▶ **Task directions**:
Reproduce the listing below in its entirety. Change nothing.

▶ **Exercise materials**:
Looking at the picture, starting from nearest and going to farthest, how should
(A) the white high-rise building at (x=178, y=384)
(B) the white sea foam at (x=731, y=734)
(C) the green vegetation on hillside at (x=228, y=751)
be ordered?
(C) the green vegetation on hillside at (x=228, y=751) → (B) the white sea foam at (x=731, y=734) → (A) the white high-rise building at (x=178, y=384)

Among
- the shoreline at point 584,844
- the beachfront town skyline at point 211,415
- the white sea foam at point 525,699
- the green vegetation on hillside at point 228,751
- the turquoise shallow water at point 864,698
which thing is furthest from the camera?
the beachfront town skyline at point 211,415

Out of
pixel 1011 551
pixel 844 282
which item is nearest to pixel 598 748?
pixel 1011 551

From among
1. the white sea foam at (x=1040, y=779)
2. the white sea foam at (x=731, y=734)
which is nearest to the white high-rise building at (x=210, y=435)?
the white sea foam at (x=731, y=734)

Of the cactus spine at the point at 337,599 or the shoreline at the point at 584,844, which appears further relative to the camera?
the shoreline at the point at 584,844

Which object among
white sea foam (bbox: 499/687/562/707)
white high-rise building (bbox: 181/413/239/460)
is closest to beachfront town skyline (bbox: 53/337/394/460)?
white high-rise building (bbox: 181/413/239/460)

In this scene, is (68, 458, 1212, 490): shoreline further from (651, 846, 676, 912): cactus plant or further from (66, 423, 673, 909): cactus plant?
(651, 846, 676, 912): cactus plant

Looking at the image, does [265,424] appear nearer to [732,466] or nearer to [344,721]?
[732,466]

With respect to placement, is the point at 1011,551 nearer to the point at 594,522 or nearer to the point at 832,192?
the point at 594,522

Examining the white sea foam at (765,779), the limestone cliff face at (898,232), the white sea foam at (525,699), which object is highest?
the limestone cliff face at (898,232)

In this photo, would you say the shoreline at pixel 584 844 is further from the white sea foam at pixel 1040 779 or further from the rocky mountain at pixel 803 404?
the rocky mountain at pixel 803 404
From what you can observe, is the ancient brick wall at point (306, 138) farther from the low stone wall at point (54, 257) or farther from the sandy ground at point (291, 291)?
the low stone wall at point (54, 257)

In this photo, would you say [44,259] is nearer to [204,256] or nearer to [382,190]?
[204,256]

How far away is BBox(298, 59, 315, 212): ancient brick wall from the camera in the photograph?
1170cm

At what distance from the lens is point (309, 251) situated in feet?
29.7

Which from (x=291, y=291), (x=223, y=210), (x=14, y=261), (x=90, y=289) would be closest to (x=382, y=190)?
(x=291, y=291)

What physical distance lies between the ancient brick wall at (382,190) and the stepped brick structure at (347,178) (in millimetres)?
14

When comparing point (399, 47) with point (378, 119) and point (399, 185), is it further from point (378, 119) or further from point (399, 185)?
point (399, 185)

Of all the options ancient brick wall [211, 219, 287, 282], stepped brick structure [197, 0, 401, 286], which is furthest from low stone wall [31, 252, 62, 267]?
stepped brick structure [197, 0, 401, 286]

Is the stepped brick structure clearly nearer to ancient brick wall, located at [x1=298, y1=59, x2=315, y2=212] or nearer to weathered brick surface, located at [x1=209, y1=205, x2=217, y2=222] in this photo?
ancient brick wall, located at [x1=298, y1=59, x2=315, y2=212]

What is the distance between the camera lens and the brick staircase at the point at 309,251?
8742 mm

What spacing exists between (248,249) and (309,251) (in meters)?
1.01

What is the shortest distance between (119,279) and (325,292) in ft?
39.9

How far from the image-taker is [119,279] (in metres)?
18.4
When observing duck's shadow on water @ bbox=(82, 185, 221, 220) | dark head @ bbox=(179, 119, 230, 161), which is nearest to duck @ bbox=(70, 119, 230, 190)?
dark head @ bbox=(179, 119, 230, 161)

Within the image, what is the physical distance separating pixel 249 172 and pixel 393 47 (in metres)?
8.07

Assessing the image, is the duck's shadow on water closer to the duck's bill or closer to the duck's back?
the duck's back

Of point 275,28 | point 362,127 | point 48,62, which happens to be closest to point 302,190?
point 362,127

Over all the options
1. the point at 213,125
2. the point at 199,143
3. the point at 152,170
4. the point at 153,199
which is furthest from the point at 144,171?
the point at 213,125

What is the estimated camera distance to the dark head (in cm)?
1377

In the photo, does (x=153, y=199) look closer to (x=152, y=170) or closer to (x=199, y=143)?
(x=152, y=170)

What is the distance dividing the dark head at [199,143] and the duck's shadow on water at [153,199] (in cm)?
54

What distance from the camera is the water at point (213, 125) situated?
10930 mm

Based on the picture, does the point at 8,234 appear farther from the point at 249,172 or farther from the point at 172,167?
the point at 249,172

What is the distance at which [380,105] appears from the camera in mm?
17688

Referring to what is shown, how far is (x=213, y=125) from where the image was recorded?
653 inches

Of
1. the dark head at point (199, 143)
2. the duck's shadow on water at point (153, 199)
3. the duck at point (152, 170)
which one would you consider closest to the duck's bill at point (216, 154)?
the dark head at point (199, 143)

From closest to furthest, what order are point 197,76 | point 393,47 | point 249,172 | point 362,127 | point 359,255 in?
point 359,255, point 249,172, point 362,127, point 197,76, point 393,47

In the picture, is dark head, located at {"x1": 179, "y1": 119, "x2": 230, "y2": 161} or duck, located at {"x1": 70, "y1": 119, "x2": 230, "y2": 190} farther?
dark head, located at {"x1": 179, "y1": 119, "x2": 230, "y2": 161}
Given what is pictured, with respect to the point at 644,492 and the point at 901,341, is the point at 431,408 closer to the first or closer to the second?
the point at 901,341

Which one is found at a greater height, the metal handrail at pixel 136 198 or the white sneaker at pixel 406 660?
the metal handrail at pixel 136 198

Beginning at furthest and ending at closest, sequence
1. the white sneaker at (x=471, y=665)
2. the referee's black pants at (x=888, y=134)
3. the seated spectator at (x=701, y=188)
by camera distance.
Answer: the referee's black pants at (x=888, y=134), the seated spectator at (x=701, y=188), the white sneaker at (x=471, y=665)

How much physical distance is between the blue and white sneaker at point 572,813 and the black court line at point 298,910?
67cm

▶ **Right answer**:
Looking at the picture, starting from nearest and going to farthest, how should
(A) the white high-rise building at (x=178, y=384)
(B) the white sea foam at (x=731, y=734)
(C) the green vegetation on hillside at (x=228, y=751)
be ordered?
(C) the green vegetation on hillside at (x=228, y=751) → (B) the white sea foam at (x=731, y=734) → (A) the white high-rise building at (x=178, y=384)

Among
- the shoreline at point 584,844
- the beachfront town skyline at point 211,415
- the white sea foam at point 525,699
- the green vegetation on hillside at point 228,751
- the turquoise shallow water at point 864,698
which thing is furthest from the camera?
the beachfront town skyline at point 211,415

Out of
pixel 1011 551
pixel 844 282
which item is nearest to pixel 598 748?
pixel 1011 551

From among
1. the white sea foam at (x=1040, y=779)
2. the white sea foam at (x=731, y=734)
which is nearest to the white high-rise building at (x=210, y=435)?
the white sea foam at (x=731, y=734)

Of the cactus spine at the point at 337,599 or the shoreline at the point at 584,844, which appears further relative to the camera?
the shoreline at the point at 584,844

Which object among
white sea foam (bbox: 499/687/562/707)
white high-rise building (bbox: 181/413/239/460)
is closest to beachfront town skyline (bbox: 53/337/394/460)?
white high-rise building (bbox: 181/413/239/460)

In this scene, is (68, 458, 1212, 490): shoreline further from (651, 846, 676, 912): cactus plant or further from (66, 423, 673, 909): cactus plant?
(651, 846, 676, 912): cactus plant

Looking at the image, does [265,424] appear nearer to [732,466] or nearer to [344,721]?
[732,466]

With respect to placement, is the point at 1011,551 nearer to the point at 594,522 or nearer to the point at 832,192?
the point at 594,522

Examining the white sea foam at (765,779), the limestone cliff face at (898,232), the white sea foam at (525,699), which object is highest?
the limestone cliff face at (898,232)

In this photo, would you say the shoreline at pixel 584 844 is further from the white sea foam at pixel 1040 779 or further from the rocky mountain at pixel 803 404?
the rocky mountain at pixel 803 404
From what you can observe, is the ancient brick wall at point (306, 138) farther from the low stone wall at point (54, 257) or farther from the sandy ground at point (291, 291)?
the low stone wall at point (54, 257)

In this photo, would you say [44,259] is nearer to [204,256] or nearer to [382,190]?
[204,256]

How far away is BBox(298, 59, 315, 212): ancient brick wall from the camera in the photograph?
1170cm

At what distance from the lens is point (309, 251) situated in feet?
29.7

Which from (x=291, y=291), (x=223, y=210), (x=14, y=261), (x=90, y=289) would be closest to (x=382, y=190)?
(x=291, y=291)

What physical distance lies between the ancient brick wall at (382,190) and the stepped brick structure at (347,178) (in millimetres)?
14

When comparing point (399, 47) with point (378, 119) and point (399, 185), is it further from point (378, 119) or further from point (399, 185)?
point (399, 185)

Of all the options ancient brick wall [211, 219, 287, 282], stepped brick structure [197, 0, 401, 286], which is furthest from low stone wall [31, 252, 62, 267]?
stepped brick structure [197, 0, 401, 286]

Is the stepped brick structure clearly nearer to ancient brick wall, located at [x1=298, y1=59, x2=315, y2=212] or nearer to weathered brick surface, located at [x1=209, y1=205, x2=217, y2=222] in this photo?
ancient brick wall, located at [x1=298, y1=59, x2=315, y2=212]

What is the distance between the camera lens and the brick staircase at the point at 309,251?
8742 mm

What spacing exists between (248,249) and (309,251) (in meters)?
1.01

What is the shortest distance between (119,279) and (325,292) in ft?
39.9

How far from the image-taker is [119,279] (in metres)?
18.4
When observing duck's shadow on water @ bbox=(82, 185, 221, 220) | dark head @ bbox=(179, 119, 230, 161), which is nearest to duck @ bbox=(70, 119, 230, 190)?
dark head @ bbox=(179, 119, 230, 161)

Within the image, what is the physical distance separating pixel 249 172 and pixel 393 47 (in metres)?
8.07

Assessing the image, is the duck's shadow on water closer to the duck's bill or closer to the duck's back?
the duck's back

Of point 275,28 | point 362,127 | point 48,62, which happens to be closest to point 302,190?
point 362,127

Over all the options
1. the point at 213,125
2. the point at 199,143
3. the point at 152,170
4. the point at 153,199
which is furthest from the point at 144,171?
the point at 213,125

What is the estimated camera distance to the dark head (in cm)?
1377

In the photo, does (x=153, y=199) look closer to (x=152, y=170) or closer to (x=199, y=143)?
(x=152, y=170)

What is the distance dividing the dark head at [199,143] and the duck's shadow on water at [153,199] (in cm)?
54

What distance from the camera is the water at point (213, 125) situated?
10930 mm

Based on the picture, does the point at 8,234 appear farther from the point at 249,172 or farther from the point at 172,167?
the point at 249,172

What is the distance at which [380,105] appears from the camera in mm?
17688

Referring to what is shown, how far is (x=213, y=125) from where the image was recorded?
653 inches

Of
1. the dark head at point (199, 143)
2. the duck's shadow on water at point (153, 199)
3. the duck at point (152, 170)
which one would you consider closest to the duck's bill at point (216, 154)?
the dark head at point (199, 143)

From closest to furthest, what order are point 197,76 | point 393,47 | point 249,172 | point 362,127 | point 359,255 in?
point 359,255, point 249,172, point 362,127, point 197,76, point 393,47

In the picture, is dark head, located at {"x1": 179, "y1": 119, "x2": 230, "y2": 161} or duck, located at {"x1": 70, "y1": 119, "x2": 230, "y2": 190} farther?
dark head, located at {"x1": 179, "y1": 119, "x2": 230, "y2": 161}
Given what is pictured, with respect to the point at 644,492 and the point at 901,341, is the point at 431,408 closer to the first or closer to the second?
the point at 901,341

Which one is found at a greater height, the metal handrail at pixel 136 198 or the white sneaker at pixel 406 660?
the metal handrail at pixel 136 198

Beginning at furthest and ending at closest, sequence
1. the white sneaker at (x=471, y=665)
2. the referee's black pants at (x=888, y=134)
3. the seated spectator at (x=701, y=188)
by camera distance.
Answer: the referee's black pants at (x=888, y=134), the seated spectator at (x=701, y=188), the white sneaker at (x=471, y=665)

How much physical distance is between the blue and white sneaker at point 572,813 and the black court line at point 298,910?
67cm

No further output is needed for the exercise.